While writing this essay, a friend of mine who is an artist wondered aloud where this left other people like he is who doesn’t write story of song? It made me pause and reminded me to watch him work. There was this clarity of vision he possessed as he worked that I almost envied as the paint left the brush for the canvas. “But your brush is pen and paper,” he reminded me (me swearing at that moment he’d been telepathic). Back to The Dictionary of Obscure Sorrows to plumb the depths… Ambedo: a momentary trance of emotional clarity. The word was perfect to explain how he’d begun to use his work to keep the world weariness at bay for himself too.  In The Dictionary of Obscure Sorrows, Ambedo is explained with some of these lines: “Sometimes when you’re alone and everything is quiet, you feel a certain placeless intensity that drifts like a fog.” The imagery is exquisite and I think of my friend working, throwing back light into the darkness of depression. The Dictionary of Obscure Sorrows continues, later its states, “ How delicate and fleeting it all seems, everything struggling to exist. You feel a kind of melancholic trance sweeping over you. A rush of clarity, as if you’ve shaken yourself out of a dream. You are here. You are alive. You are in it.” It just struck me that watching him put the brush on the canvas was just that - Ambedo. He kept the world from making him weary by making, creating, bringing into existence something new to potentially outlast himself, and for him, producing satisfaction that keeps the dark demons in the shadows.  I began to understand his own creative force, not just my own… a revelation!
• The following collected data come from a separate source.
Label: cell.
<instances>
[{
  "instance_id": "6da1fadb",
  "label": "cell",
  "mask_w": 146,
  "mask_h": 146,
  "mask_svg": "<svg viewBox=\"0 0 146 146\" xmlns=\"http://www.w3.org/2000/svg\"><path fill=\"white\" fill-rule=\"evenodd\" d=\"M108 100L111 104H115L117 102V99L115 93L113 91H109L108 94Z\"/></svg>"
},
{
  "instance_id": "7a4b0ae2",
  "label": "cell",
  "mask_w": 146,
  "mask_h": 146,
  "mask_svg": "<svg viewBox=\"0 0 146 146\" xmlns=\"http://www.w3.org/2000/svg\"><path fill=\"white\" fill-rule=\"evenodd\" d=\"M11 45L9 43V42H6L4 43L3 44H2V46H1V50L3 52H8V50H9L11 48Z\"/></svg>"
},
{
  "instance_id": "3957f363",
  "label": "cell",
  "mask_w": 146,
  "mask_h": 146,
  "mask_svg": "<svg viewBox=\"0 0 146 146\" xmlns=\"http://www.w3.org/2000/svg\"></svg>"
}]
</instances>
The danger of letting your world be weighted down by the weariness of existence is that the older you get, the harder it is to dive into the darkness of The Abyss and then find you’re way out again. Nietzsche  warned us about  the abyss and how it can stare back into you. It gets its claws into us at first with the aforementioned “world weariness,” but you can fight back. I’ve always found the creative impulse a certain balm from the injury of this innocence, whatever form this creative impulse takes, but let it heal you. The long sleep will come for us all, but don’t let it take away tat clarity of vision that making (in all it’s various forms) can give us and the peace that goes with it.